TRAVAIL À FAIRE>
- a) Dans le texte sur la loi et les réseaux de franchise, quel article du code de commerce impose l'obligation légale d'information au profit des candidats à la franchise ?
- b) Rédigez la suite du texte sur la loi et les réseaux de franchise, après sa dernière phrase.

TEXTE SOURCE>
Cette disposition confirme le lien direct entre le franchiseur et les salariés des franchisés en ignorant le franchisé employeur.
« La Loi place les franchisés au même niveau que leurs salariés dans l’accès aux informations économiques »
Mais en plus, elle place les franchisés au même niveau que leurs salariés dans l’accès aux informations économiques, puisqu’ils recevront l’information en même temps que leurs salariés.
Cette conception qui ignore la primauté naturelle des franchisés sur leurs salariés dans l’accès aux informations économiques qui concernent les entreprises franchisées et le réseau de franchise ne me semble pas du tout adaptée à la franchise.
Faut-il rappeler qu’un franchisé a des responsabilités économiques, financières et sociales qu’il garantit avec son patrimoine, obligations et risques qu’un salarié n’a pas.
La hiérarchie de l’information aurait exigé que le franchiseur informe d’abord et uniquement les franchisés de ses décisions de nature à affecter le volume ou la structure des effectifs, la durée du travail ou les conditions d’emploi, de travail et de formation professionnelle des salariés des franchisés, à charge pour les franchisés de transmettre dans un second temps cette information à leurs salariés, pour la part qui les concerne.
Quant au périmètre de l’information, il sera très large car toutes les décisions économiques sont de nature à affecter l’emploi et les conditions de travail des salariés des franchisés. A titre d’exemple, les alourdissements ou les allègements des charges supportées par les entreprises franchisées, les changements de stratégie du franchiseur pour développer le réseau de franchise ou pour le fermer, les opérations de restructuration internes chez le franchiseur, les cessions ou les achats de réseaux auront des effets sur l’emploi et les conditions de travail des salariés des franchisés.
Et quand l’on connait les difficultés qui existent déjà dans ce type de situation entre les franchisés et le franchiseur, il est à craindre que l’immixtion des salariés et de leurs organisations syndicales dans le tour de table ne rendent les choses encore plus difficiles.
Quant à l’information des entreprises franchisées entrées et sorties du réseau, elle reprend l’obligation légale de l’article R 330-1 du code de commerce au profit des candidats à la franchise, sauf qu’ici, elle s’étend au bénéfice des salariés.
« L’instance formule, à son initiative, et examine, à la demande du franchiseur ou de représentants des franchisés, toute proposition de nature à améliorer les conditions de travail, d’emploi et de formation professionnelle des salariés dans l’ensemble du réseau ainsi que les conditions dans lesquelles ils bénéficient de garanties collectives complémentaires mentionnées à l’article L. 911-2 du code de la sécurité sociale. »
L’instance de dialogue ne sera pas que passive, puisqu’elle pourra formuler toute proposition de nature à améliorer les conditions de travail, d’emploi et de formation des salariés dans l’ensemble du réseau.
Dans ce cadre, les franchisés auront donc un pouvoir de proposition qui ne devra pas être négligé puisque, comme nous l’avons vu, toute décision économique a un effet sur les conditions de travail et l’emploi.
Ici encore, le travail en amont d’une association de franchisés pourra s’avérer très utile.
« L’article 29 bis A dans sa dernière version adoptée le 5 juillet 2016 repose sur [une] erreur de base fondamentale »

DOCUMENTS FOURNIS>
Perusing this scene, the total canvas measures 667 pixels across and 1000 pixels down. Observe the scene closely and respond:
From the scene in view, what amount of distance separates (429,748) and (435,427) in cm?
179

---

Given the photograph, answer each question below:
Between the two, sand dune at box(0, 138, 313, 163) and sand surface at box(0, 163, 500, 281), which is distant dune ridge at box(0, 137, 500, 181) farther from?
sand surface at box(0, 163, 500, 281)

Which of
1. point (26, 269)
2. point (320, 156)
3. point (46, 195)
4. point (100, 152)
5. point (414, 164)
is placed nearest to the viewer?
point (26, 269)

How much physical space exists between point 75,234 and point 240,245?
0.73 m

LES RÉPONSES>
- a) L'article R 330-1 du code de commerce.

- b)
« Un décret en Conseil d’État fixe les conditions d’application du présent I, en particulier le délai dans lequel le franchiseur engage la négociation prévue au premier alinéa du même I. II à VIII. – (Supprimés) IX (nouveau). – Les organisations syndicales et les organisations professionnelles des branches concernées établissent un bilan de la mise en oeuvre du présent article et le transmettent à la Commission nationale de la négociation collective au plus tard dix-huit mois après la promulgation de la présente loi. »
Il faudra être attentif au décret. Quant au bilan, nous verrons bien, s’il sort un jour des méandres de l’administration…
En conclusion, l’article 29 bis A dans sa dernière version adoptée le 5 juillet 2016 repose sur cette erreur de base fondamentale qui consiste, au mieux à assimiler les entreprises franchisées aux filiales des franchiseurs, et au pire à les ignorer dans la hiérarchie de la transmission de l’information, ce qui est l’exact contraire de la franchise.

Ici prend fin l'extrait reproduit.